Resumo: Pasquale Stanislao Mancini foi uma figura atípica na história italiana do século XIX. Político jurista e professor nas universidades de Nápoles de Roma e de Turim Mancini nasceu em Castel Baronia em 1817 e morreu em Nápoles em 1888. Tendo desempenhado diversas funções públicas uma de destaque talvez seja a de ministro dos Negócios Estrangeiros do Reino da Itália. Neste cargo negociou e assinou o tratado que constituiu a Tríplice Aliança com Alemanha e o Império Austro-húngaro um instrumento que entrava em conflito direto com a teoria da nacionalidade que elaborara e com a sua história pessoal de homem de esquerda. Neste artigo cabe lembrar a importância e o reconhecimento que teve Mancini para formação de uma teoria científica do Direito Internacional bem verdade bastante incipiente. A autoridade reconhecida ao italiano projetou-se além das fronteiras do Reino ao passo que seus princípios de direito internacional privado passaram a ser definidos pelo mundo acadêmico como próprios da escola italiana.[1]
Introdução
Pasquale Stanislao Mancini, como nos informa Tito Ballarino[2], foi uma figura atípica na história italiana do século XIX. Político, jurista e professor nas universidades de Nápoles, de Roma e de Turim, Mancini nasceu em Castel Baronia, em 1817, e morreu em Nápoles, em 1888. Tendo desempenhado diversas funções públicas, uma de destaque talvez seja a de ministro dos Negócios Estrangeiros do Reino da Itália. Neste cargo, negociou e assinou o tratado que constituiu a Tríplice Aliança, com Alemanha e o Império Austro-Húngaro, um instrumento que entrava em conflito direto com a teoria da nacionalidade que elaborara e com a sua história pessoal de homem de esquerda.[3]

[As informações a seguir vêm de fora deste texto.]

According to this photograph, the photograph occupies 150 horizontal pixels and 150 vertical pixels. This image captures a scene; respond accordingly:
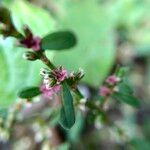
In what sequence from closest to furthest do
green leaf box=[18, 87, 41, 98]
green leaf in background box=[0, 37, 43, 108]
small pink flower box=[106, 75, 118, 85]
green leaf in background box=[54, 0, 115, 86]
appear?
green leaf box=[18, 87, 41, 98] → small pink flower box=[106, 75, 118, 85] → green leaf in background box=[0, 37, 43, 108] → green leaf in background box=[54, 0, 115, 86]

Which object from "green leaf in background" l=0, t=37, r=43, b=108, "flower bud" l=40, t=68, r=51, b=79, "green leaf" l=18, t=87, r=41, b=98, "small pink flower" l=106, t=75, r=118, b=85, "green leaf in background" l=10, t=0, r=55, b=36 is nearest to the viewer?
"flower bud" l=40, t=68, r=51, b=79

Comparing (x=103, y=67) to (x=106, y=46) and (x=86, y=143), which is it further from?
(x=86, y=143)

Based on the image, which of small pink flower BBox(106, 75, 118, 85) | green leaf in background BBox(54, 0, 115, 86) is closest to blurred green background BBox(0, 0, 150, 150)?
green leaf in background BBox(54, 0, 115, 86)

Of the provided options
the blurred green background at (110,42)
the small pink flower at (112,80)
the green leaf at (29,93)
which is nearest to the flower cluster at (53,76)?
the green leaf at (29,93)

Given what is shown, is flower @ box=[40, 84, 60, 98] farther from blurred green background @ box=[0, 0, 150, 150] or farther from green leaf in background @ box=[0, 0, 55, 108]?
blurred green background @ box=[0, 0, 150, 150]

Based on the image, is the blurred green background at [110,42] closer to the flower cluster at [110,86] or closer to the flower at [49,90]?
the flower cluster at [110,86]

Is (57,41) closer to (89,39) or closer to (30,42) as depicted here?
(30,42)
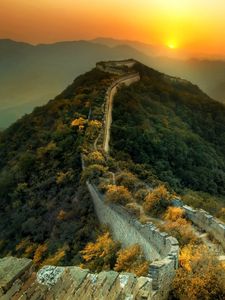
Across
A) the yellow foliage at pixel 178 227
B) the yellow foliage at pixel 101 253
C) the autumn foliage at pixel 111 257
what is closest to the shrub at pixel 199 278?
the autumn foliage at pixel 111 257

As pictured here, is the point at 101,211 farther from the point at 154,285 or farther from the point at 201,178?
the point at 201,178

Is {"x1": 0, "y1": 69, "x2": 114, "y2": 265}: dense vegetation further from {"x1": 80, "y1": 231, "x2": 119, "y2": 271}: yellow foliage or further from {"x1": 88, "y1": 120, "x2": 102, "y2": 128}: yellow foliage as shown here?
{"x1": 80, "y1": 231, "x2": 119, "y2": 271}: yellow foliage

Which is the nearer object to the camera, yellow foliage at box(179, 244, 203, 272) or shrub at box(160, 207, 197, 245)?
yellow foliage at box(179, 244, 203, 272)

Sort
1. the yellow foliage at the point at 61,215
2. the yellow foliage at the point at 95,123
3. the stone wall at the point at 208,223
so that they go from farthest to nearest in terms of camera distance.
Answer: the yellow foliage at the point at 95,123 < the yellow foliage at the point at 61,215 < the stone wall at the point at 208,223

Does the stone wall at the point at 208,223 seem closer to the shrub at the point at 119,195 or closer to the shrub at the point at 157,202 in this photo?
the shrub at the point at 157,202

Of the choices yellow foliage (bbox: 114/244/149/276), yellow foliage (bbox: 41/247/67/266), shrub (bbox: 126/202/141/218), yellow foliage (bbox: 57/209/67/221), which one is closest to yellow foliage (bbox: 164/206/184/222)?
shrub (bbox: 126/202/141/218)


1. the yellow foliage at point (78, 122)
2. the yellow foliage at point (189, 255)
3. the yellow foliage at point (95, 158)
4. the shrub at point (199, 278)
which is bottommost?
the yellow foliage at point (78, 122)
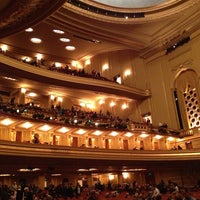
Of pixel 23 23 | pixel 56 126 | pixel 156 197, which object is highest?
pixel 56 126

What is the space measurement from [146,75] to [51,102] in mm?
7335

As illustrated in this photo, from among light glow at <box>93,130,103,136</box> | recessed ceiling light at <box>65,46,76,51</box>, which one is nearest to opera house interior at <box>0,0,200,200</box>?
recessed ceiling light at <box>65,46,76,51</box>

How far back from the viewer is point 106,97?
68.2ft

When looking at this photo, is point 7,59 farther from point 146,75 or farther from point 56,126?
point 146,75

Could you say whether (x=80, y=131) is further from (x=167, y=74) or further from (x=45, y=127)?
(x=167, y=74)

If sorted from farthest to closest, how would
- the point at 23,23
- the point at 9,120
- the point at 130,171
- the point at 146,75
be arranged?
the point at 146,75 < the point at 130,171 < the point at 9,120 < the point at 23,23

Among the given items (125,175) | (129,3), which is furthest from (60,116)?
(129,3)

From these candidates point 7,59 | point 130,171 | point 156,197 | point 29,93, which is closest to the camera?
point 156,197

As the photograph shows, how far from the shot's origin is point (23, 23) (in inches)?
167


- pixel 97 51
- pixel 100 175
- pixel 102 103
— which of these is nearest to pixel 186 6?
pixel 97 51

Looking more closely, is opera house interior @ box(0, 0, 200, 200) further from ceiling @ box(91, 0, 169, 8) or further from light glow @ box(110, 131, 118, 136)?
light glow @ box(110, 131, 118, 136)

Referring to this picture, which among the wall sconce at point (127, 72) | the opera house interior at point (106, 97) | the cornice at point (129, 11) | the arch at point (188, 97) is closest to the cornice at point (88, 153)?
the opera house interior at point (106, 97)

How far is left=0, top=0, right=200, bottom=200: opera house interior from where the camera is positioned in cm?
1379

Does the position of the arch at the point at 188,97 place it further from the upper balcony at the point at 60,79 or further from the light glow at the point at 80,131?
the light glow at the point at 80,131
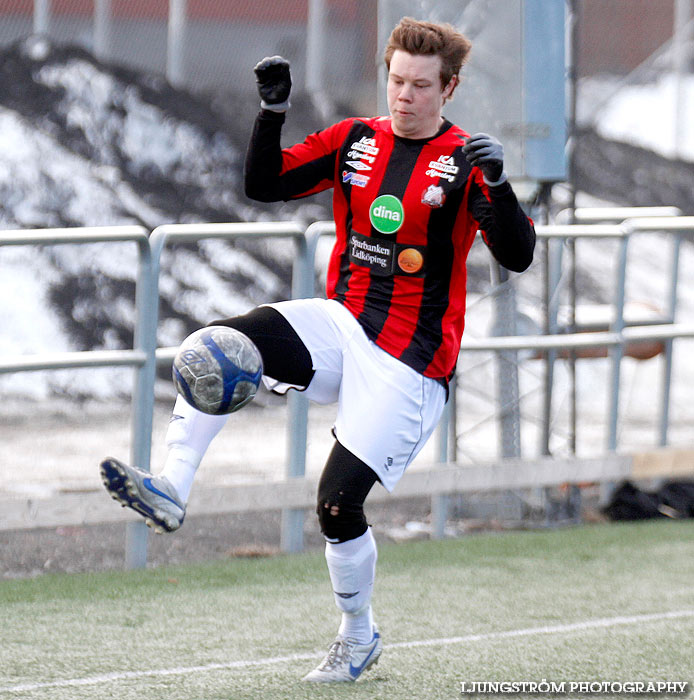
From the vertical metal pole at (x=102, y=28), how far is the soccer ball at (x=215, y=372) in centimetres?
1312

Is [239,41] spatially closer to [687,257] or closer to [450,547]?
[687,257]

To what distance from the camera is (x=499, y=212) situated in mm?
4418

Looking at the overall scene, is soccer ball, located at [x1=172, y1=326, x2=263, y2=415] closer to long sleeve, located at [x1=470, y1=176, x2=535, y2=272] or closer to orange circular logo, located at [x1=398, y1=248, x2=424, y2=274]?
orange circular logo, located at [x1=398, y1=248, x2=424, y2=274]

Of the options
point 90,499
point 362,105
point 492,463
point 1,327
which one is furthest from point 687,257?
point 90,499

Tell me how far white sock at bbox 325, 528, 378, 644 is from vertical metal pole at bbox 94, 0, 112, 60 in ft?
42.4

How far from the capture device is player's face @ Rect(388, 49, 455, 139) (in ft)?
15.2

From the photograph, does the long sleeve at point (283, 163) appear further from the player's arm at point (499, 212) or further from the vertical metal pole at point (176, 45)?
the vertical metal pole at point (176, 45)

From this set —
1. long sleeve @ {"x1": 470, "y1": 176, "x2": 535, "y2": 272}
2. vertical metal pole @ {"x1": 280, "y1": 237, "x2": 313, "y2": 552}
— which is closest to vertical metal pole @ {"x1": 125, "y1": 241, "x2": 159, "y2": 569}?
vertical metal pole @ {"x1": 280, "y1": 237, "x2": 313, "y2": 552}

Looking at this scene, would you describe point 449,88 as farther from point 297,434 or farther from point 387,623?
point 297,434

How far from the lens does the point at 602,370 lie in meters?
13.8

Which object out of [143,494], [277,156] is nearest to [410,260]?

O jurista italiano se tornou famoso devido ao emprego que fez do princípio de nacionalidade no campo do direito internacional privado. Em uma famosa conferência, intitulada Del principio della nazionalità come fondamento del diritto delle genti, proferida em 1851 e publicada posteriormente no volume Diritto internazionalle. Prelezioni, Mancini sustenta a tese que “[…] na gênese dos direitos internacionais, a Nação, e não o Estado, representa a unidade elementar, a mônade racional da ciência”.[4]
Ainda, Mancini considera que a consciência nacional é o grande princípio unificador da nação, salientando que todos os Estados que não têm por base uma nação são Estados artificiais. A nação, em contrapartida, "indica um particular conceito etnico‑histórico‑psicológico, dirigido a configurar um conjunto de homens vinculados por laços comuns de raça, história, língua, cultura e consciência nacional[5]". Nestes termos, a nação é "uma sociedade natural de homens com unidade de território, de origem, de costumes e de língua com uma comunidade de vida e de consciência social[6]", enquanto o Estado não passa do ordenamento jurídico da nação.

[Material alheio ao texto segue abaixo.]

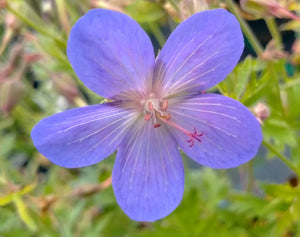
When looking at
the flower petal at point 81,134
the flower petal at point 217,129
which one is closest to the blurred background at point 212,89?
the flower petal at point 217,129

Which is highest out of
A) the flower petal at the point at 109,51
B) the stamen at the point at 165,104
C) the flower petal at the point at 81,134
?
the flower petal at the point at 109,51

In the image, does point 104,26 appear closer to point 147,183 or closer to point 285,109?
point 147,183

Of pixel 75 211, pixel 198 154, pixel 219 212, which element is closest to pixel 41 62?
pixel 75 211

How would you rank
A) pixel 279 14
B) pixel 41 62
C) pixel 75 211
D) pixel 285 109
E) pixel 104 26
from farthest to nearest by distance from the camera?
pixel 41 62
pixel 75 211
pixel 285 109
pixel 279 14
pixel 104 26

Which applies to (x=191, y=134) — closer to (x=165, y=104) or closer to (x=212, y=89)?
(x=165, y=104)

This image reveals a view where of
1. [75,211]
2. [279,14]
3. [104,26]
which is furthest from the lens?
[75,211]

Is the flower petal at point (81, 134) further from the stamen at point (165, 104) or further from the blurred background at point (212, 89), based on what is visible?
the blurred background at point (212, 89)

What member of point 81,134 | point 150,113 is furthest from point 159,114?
point 81,134

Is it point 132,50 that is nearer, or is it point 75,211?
point 132,50
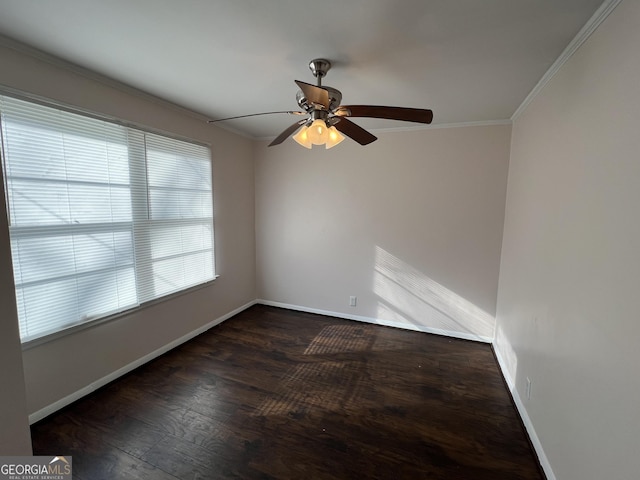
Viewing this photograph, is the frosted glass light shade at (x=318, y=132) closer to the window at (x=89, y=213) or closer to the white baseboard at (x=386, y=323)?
the window at (x=89, y=213)

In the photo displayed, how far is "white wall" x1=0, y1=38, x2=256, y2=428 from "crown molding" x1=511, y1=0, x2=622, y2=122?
103 inches

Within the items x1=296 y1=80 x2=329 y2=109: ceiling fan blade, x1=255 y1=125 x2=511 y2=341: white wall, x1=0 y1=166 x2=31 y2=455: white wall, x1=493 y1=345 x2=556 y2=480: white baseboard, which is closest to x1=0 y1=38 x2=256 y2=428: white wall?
x1=0 y1=166 x2=31 y2=455: white wall

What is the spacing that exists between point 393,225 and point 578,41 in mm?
2114

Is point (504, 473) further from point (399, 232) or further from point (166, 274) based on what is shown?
point (166, 274)

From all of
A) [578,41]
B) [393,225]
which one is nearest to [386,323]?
[393,225]

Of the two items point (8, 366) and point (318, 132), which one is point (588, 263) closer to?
point (318, 132)

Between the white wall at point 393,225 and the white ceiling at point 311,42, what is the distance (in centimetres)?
85

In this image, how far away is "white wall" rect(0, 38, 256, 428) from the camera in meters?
1.74

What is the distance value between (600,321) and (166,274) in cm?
317

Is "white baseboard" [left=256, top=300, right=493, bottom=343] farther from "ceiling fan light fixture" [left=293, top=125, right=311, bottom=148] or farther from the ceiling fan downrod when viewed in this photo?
the ceiling fan downrod

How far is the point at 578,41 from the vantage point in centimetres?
148
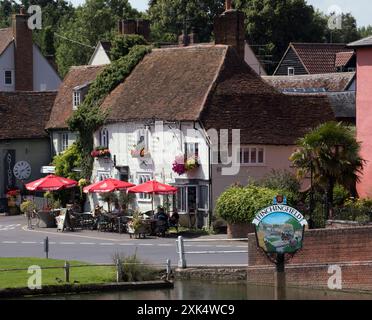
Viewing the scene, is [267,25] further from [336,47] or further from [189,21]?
[336,47]

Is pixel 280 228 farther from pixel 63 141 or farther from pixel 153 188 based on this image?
pixel 63 141

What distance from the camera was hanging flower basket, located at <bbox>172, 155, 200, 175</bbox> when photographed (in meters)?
53.4

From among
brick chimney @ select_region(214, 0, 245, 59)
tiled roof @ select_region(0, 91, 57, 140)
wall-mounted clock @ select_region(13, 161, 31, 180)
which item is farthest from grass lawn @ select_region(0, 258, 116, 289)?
tiled roof @ select_region(0, 91, 57, 140)

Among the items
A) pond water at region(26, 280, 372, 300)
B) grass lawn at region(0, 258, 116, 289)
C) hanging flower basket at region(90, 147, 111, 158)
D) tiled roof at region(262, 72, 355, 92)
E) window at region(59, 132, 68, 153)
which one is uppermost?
tiled roof at region(262, 72, 355, 92)

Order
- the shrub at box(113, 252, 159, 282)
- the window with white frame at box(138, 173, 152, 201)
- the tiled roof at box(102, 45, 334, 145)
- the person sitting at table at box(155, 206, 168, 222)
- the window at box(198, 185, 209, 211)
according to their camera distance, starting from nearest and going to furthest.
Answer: the shrub at box(113, 252, 159, 282), the person sitting at table at box(155, 206, 168, 222), the window at box(198, 185, 209, 211), the tiled roof at box(102, 45, 334, 145), the window with white frame at box(138, 173, 152, 201)

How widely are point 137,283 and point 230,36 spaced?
2365cm

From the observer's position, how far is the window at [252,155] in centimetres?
5341

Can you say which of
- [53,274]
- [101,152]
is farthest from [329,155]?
[101,152]

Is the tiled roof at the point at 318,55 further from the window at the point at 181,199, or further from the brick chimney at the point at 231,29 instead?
the window at the point at 181,199

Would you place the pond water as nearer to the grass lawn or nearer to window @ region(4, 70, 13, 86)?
the grass lawn

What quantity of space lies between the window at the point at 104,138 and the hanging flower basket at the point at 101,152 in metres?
0.32

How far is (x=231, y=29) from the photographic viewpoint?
59.5m

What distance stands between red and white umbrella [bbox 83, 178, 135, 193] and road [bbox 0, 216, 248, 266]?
1952 mm

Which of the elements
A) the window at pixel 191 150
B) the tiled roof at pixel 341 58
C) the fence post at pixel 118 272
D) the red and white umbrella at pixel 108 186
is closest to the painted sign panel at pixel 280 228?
the fence post at pixel 118 272
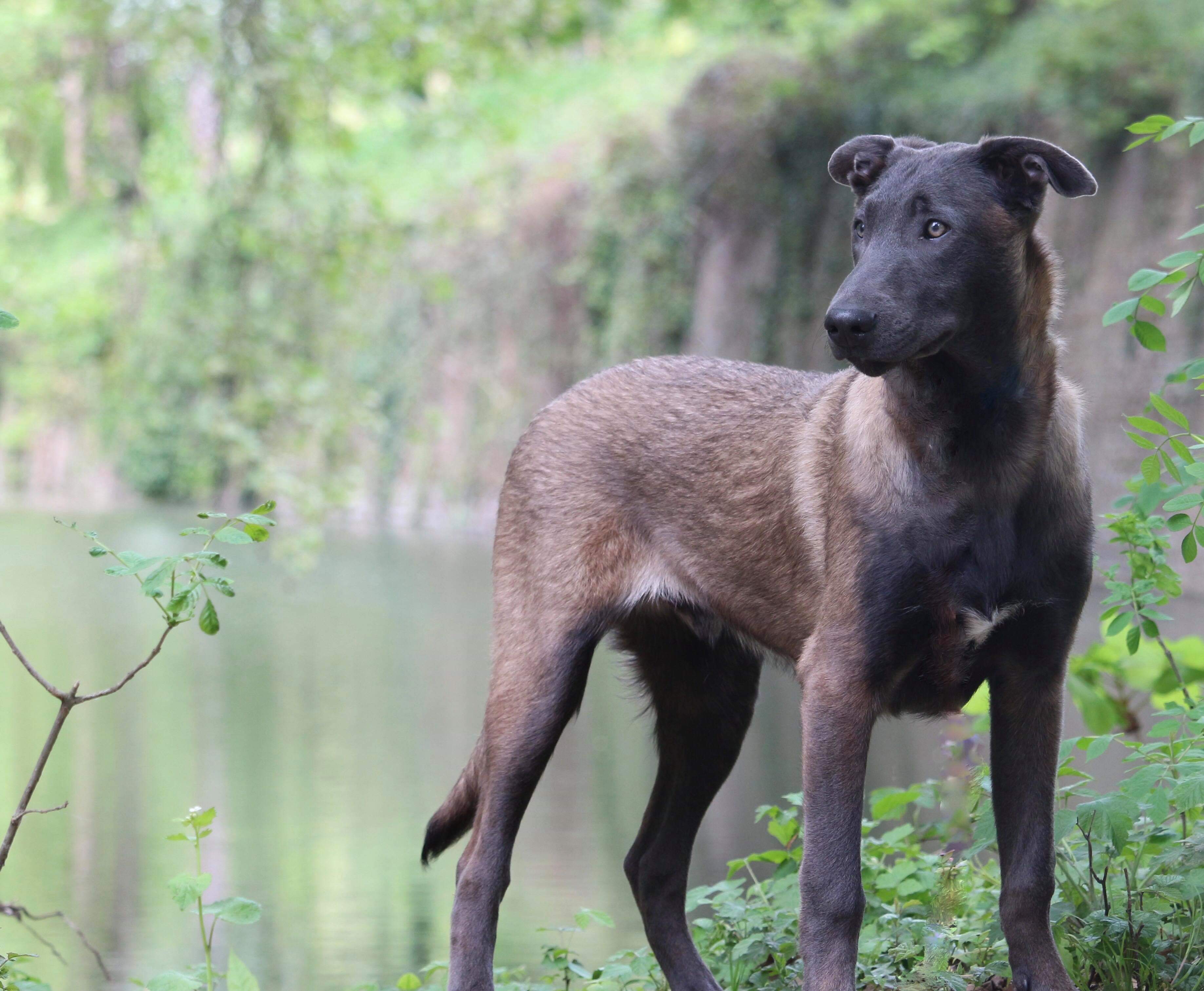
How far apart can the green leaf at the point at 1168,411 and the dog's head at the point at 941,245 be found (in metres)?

Nesse sentido, Ballarino[7], em introdução à publicação de Mancini em Língua Portuguesa, sabiamente propõe a pergunta: “à qual linha ideológica pertencia o princípio da nacionalidade elaborado por Pasquale Stanislao Mancini?”, ao que Erik Jayme prontamente responde:
“Ele utilizou o vocabulário abstrato do direito natural para apoiar a nova ideia da Nação que se realiza como pessoa concreta. Deste modo, ao mesmo tempo, ele traduzia as exigências do seu tempo, assim como estas encontraram expressão na literatura política. Em tal literatura, vem sobretudo colocada em evidência a ideia da soberania das Nações, à qual respeita a tarefa de despedaçar os grilhões da dominação estrangeira.” [8]
Por fim, nesta breve introdução, cabe-nos lembrar a importância e o reconhecimento que teve Mancini para formação de uma teoria científica do Direito Internacional, bem verdade, bastante incipiente. A autoridade reconhecida ao italiano projetou-se além das fronteiras do Reino, ao passo que seus princípios de direito internacional privado passaram a ser definidos pelo mundo acadêmico como próprios da “escola italiana”.

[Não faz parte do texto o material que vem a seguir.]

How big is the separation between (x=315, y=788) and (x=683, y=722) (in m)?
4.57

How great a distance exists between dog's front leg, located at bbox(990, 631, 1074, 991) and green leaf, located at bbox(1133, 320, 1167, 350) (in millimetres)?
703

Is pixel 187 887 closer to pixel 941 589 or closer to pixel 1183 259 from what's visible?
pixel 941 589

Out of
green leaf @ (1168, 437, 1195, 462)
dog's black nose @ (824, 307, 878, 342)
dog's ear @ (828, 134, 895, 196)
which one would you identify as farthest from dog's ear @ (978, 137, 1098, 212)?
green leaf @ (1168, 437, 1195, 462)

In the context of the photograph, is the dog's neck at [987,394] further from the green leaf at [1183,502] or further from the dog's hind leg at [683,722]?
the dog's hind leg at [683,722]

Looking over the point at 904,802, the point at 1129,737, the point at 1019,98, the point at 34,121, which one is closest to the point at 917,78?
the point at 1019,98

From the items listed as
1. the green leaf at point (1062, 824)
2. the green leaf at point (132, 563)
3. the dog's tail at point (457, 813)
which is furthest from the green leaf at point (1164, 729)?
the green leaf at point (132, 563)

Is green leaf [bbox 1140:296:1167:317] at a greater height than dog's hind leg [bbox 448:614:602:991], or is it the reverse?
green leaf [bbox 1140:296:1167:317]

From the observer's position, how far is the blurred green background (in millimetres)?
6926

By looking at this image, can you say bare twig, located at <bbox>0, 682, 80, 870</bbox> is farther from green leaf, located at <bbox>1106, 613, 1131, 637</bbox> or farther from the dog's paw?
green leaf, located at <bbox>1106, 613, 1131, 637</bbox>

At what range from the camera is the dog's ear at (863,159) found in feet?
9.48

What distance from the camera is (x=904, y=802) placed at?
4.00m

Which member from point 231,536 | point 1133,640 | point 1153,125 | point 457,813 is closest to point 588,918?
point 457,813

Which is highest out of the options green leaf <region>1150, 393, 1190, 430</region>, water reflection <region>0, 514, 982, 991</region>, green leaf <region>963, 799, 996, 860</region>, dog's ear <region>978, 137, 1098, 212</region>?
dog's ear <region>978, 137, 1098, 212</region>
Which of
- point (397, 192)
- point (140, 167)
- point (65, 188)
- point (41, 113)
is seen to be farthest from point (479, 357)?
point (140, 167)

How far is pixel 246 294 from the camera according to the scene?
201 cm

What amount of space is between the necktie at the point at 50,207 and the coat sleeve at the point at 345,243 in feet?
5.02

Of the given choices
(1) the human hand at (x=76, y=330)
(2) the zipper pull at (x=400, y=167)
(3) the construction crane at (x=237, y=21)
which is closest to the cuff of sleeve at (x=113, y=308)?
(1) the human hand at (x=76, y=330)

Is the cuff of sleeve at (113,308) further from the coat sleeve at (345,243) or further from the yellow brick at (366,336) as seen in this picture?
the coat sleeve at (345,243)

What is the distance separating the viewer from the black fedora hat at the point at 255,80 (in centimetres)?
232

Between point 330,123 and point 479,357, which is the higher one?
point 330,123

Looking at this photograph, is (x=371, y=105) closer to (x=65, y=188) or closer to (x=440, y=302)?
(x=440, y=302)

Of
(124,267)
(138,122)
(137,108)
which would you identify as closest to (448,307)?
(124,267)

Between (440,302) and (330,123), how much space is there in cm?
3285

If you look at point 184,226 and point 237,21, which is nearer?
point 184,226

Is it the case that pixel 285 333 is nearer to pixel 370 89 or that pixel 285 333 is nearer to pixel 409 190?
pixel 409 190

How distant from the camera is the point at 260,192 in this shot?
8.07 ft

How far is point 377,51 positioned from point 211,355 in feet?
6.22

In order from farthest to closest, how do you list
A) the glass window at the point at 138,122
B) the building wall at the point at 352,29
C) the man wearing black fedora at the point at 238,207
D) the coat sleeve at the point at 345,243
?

O trabalho aqui apresentado será dividido da seguinte maneira: na primeira parte, apresentaremos um breve antecedente histórico às ideias de Pasquale Mancini, tentando mostrar o contexto político e social em que se inseria o pensador italiano, sobretudo naquilo que se refere à ideia de cidadania e nacionalidade, e sua oposição aos ideias liberais; na segunda parte, analisaremos com mais profundidade a proposta apresentada por Mancini em Turim, em sua preleção ao Curso de Direito Internacional e Marítimo, posteriormente publicada sob o título Del principio della nazionalità come fondamento del diritto delle genti; por fim, na terceira parte, faremos considerações finais, à guisa de conclusão.
Da revolução americana ao estado liberal[9]
O movimento de independencia dos Estados Unidos foi fortemente conduzido pelo pensamento político de Thomas Jefferson e pela forma ele concebe a cidadania. De forte influência do direito romano clássico e do princípio de cidadania elaborado pelos juristas da Roma antiga, Jefferson sustentava que o sistema jurídico deveria criar e desenvolver, de forma constante, os pressupostos para a tutela dos direitos fundamentais dos seus cidadãos.[10] Ainda, defendia a existência de direitos naturais, inalienáveis e absolutamente auto-evidentes a todos.
A grande contribuição de Jefferson ao entendimento do conceito de cidadania é a introdução entre os direitos naturais do direito à busca da felicidade, o qual passou a ser intimamente ligado ao princípio da igualdade, uma vez que, segundo o ex-presidente americano, o combate às desigualdades era a única forma de se garantir o direito à busca da felicidade. Nesse sentido, apesar de ser fiel à ideia do Estado mínimo, Jefferson acredita que o Estado desempenha um papel central na luta contra as desigualdades, as quais tornam inefiz o direito, trazendo consequências que vão além dos princípios teóricos do liberalismo clássico.[11]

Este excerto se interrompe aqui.